Any foreign language is difficult. There are only degrees of difficulty, based on the languages you already know and how different they are from the target language.
Native languages are also difficult. It takes children years to master their first language. We simply don't remember much from our early...
Best answer: Any foreign language is difficult. There are only degrees of difficulty, based on the languages you already know and how different they are from the target language.
Native languages are also difficult. It takes children years to master their first language. We simply don't remember much from our early years, including how difficult learning our native language was. Anyone who has raised children SHOULD remember how long it took. It was not easy for the children in my life.
German is far from the most difficult language for English speakers who know only English. Per the American Foreign Service Institute. level I languages (all the Romance languages, and most other Germanic languages, but not German, Icelandic, or Faroese) require 600 hours of study to reach competency (not fluency).
German is a level II language, requiring 750 hours. Just a bit more difficult than level I.
Level V is the hardest, requiring 2200 hours of study (all the Chinese languages, Korean, Japanese, and Arabic).
German is more inflected than English.
Nouns: have multiple regular ways of forming plurals.
They have four grammatical cases, and three grammatical genders.
Adjectives directly modifying nouns change from depending on the number/gender/case of the noun. There are three declension patterns for adjectives: two different ones when a determiner is used, depending on which determiner, and a third when there is no determiner.
German has two main word orders: one for main clauses, and another for dependent ones (with some exceptions).

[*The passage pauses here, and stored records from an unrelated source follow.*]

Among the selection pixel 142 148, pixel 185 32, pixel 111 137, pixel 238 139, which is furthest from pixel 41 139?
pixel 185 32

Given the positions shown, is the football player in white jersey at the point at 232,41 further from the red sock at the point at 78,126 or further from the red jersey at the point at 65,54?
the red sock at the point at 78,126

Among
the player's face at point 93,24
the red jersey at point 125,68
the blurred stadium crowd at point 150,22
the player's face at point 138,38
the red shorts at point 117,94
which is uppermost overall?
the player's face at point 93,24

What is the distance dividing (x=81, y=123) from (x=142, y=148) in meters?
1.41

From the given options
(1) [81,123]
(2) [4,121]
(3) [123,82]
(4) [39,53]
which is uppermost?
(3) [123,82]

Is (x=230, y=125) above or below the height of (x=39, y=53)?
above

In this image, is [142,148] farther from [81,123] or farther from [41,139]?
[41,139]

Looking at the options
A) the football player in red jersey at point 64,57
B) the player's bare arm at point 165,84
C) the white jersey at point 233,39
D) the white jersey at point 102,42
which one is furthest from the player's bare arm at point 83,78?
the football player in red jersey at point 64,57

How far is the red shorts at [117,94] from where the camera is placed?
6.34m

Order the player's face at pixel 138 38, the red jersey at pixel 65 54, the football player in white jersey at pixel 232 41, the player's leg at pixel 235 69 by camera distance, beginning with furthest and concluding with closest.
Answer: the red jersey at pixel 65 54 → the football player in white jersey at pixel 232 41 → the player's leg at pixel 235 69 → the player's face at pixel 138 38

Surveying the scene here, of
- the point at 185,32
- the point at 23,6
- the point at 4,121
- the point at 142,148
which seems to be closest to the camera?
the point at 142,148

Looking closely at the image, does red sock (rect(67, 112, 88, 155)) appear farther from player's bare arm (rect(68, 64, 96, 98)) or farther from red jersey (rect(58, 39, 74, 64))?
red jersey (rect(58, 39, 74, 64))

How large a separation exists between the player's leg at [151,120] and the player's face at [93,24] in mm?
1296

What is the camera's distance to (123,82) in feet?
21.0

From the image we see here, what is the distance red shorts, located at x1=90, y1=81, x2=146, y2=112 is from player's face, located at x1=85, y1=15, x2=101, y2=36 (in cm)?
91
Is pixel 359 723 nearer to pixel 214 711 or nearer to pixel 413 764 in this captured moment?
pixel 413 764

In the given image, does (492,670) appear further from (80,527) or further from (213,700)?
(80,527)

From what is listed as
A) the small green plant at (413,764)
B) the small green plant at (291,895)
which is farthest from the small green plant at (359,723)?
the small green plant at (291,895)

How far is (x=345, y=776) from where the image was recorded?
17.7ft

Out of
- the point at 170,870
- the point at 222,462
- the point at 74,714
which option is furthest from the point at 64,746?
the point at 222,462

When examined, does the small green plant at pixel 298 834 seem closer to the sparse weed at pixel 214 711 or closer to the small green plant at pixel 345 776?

Changing word order often emphasizes one element over another.
Some verbs have prefixes, some of which are separable and others which are not.
one example: German has six words for THE, depending on the number/gender/case of the noun it describes.
That is certainly more complicated than French (a level I language), but nothing compared to Japanese (which has a very different kind of grammar and a writing system that uses three different scripts, often in the same sentence).